6:04: Speaking of cold, I’m sure his dinner is cold by now. I probably should put foil over it or put it in the oven or something. That’s what a good housewife would do. Dear God there I go again with “housewife.” I don’t want to be a “good housewife” or a “desperate housewife” or a “real housewife”. I studied journalism in college, not housewifery. I should be worried about deadlines not CRAP!!! I have an article due TOMORROW! After today, after all of this I’m going to be up until the middle of the night working because I can’t start my work until he gets home and seriously, where the hell is he???

6:05: Maybe he’s not coming home. Maybe it’s all just too much for him, too. This is bad. Very, very bad.

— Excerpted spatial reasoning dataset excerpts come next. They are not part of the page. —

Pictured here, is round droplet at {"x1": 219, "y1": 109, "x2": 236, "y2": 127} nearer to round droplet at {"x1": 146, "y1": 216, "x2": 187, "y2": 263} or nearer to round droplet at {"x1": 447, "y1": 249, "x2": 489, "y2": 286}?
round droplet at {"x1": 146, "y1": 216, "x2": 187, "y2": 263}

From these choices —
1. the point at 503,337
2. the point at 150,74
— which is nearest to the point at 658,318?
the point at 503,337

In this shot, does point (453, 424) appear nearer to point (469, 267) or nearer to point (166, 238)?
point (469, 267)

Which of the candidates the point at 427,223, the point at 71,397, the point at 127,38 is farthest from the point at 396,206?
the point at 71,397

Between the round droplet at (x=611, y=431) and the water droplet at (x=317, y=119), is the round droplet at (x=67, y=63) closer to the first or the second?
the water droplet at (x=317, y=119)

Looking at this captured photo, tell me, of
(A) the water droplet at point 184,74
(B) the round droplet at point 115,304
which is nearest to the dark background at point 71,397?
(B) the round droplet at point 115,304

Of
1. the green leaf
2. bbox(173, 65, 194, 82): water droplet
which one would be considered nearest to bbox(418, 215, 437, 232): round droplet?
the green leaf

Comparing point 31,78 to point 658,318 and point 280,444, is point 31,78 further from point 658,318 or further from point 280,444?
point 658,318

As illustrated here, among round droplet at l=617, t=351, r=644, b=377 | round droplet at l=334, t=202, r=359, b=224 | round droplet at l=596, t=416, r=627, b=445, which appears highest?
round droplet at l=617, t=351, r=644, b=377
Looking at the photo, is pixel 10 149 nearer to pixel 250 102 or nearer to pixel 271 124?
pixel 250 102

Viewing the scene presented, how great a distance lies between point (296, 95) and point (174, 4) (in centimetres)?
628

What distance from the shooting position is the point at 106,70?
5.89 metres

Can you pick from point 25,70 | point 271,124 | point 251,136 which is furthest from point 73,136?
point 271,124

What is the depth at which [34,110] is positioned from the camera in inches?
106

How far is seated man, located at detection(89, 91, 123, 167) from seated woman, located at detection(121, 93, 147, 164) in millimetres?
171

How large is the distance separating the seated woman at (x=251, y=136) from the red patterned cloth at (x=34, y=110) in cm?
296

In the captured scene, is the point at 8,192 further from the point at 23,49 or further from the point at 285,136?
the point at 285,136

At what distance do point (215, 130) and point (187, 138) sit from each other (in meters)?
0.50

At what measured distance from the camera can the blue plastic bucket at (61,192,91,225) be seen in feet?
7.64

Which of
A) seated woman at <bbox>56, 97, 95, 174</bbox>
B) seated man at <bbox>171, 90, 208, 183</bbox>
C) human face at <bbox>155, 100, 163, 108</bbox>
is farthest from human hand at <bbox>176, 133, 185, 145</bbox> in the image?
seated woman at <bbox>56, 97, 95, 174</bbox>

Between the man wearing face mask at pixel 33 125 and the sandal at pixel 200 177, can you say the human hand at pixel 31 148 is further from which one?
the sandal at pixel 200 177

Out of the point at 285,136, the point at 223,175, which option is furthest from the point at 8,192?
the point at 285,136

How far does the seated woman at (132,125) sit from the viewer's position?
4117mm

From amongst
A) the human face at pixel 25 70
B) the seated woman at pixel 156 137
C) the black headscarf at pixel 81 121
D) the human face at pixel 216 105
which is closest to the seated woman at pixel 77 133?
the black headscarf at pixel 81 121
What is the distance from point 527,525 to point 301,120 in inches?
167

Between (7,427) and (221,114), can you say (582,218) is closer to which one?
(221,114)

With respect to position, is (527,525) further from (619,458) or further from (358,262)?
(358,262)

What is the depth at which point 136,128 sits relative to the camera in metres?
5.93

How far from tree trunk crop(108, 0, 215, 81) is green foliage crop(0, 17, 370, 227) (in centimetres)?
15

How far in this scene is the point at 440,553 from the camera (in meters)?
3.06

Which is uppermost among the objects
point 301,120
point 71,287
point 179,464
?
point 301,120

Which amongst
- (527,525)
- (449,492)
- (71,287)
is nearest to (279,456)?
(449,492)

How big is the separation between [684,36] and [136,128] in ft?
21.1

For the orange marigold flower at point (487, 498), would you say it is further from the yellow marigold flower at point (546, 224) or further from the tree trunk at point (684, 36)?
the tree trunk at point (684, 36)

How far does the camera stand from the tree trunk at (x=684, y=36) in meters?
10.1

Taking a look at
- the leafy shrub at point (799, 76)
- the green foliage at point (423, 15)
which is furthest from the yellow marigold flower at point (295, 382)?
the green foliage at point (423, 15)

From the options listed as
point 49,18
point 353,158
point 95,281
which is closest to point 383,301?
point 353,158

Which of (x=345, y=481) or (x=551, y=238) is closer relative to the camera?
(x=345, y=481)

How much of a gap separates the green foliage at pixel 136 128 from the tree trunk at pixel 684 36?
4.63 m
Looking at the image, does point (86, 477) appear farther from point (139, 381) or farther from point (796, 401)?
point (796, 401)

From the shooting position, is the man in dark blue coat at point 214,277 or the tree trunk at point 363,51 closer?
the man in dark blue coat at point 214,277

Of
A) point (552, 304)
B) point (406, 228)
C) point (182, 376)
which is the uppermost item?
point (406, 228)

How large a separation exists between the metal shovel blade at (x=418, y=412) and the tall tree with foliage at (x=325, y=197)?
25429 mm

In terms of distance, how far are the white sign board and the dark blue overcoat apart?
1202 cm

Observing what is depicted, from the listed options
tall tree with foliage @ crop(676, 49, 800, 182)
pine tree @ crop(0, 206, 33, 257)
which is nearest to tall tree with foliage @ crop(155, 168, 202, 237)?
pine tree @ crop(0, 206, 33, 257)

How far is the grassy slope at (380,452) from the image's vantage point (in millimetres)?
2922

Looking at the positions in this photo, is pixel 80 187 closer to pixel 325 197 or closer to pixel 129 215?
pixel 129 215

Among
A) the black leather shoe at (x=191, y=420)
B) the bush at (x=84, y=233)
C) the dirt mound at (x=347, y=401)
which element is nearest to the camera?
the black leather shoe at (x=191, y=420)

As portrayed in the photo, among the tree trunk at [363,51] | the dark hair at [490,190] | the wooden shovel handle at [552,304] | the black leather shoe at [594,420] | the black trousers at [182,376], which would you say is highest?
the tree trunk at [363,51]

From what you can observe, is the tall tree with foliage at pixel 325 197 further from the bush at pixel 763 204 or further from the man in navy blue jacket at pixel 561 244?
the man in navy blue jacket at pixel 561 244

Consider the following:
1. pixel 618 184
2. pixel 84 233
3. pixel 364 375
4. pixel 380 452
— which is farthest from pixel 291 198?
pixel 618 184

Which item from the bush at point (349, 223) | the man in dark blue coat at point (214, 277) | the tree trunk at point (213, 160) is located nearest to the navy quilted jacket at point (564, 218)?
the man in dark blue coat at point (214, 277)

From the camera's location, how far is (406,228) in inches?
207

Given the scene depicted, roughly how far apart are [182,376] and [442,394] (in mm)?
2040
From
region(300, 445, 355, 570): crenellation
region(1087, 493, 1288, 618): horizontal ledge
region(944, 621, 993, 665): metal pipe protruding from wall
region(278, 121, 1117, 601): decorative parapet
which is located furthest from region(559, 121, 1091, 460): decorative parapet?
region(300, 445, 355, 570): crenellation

6:06: Of course he’s coming home. It’s bath night. He knows I can’t handle bath night on my own even though he loves to point out that he has no problem bathing all three on his own. He was probably just talking to someone he works with about something he read on Reddit and lost track of time and isn’t that nice, that he gets to talk to grown people about things he gets to read during his spare time. This is not fair! This is simply not fair.

At 6:07 I heard the front door open. Tucker immediately bounded toward the door and all three kids started gleefully yelling “Daddy! Daddy’s home! Daddy!” Normally this almost makes me melt with joy but on this day, I was furious. Now that the kids were so joyful he would have no idea of the kind of day I had, thinking I was just exaggerating. So I was mad. And ready for a fight. My entire body was tense with anger.

He had the nerve to show up with a dozen white roses.

Not only that, he also picked up some more children’s Tylenol, without my asking. He remembered we were out, knew the boys weren’t feeling well and teething, and so he stopped by the store on the way home so the boys—and we—could have a better night’s sleep.

It was the line. In the grocery. It was long. That was why he was late.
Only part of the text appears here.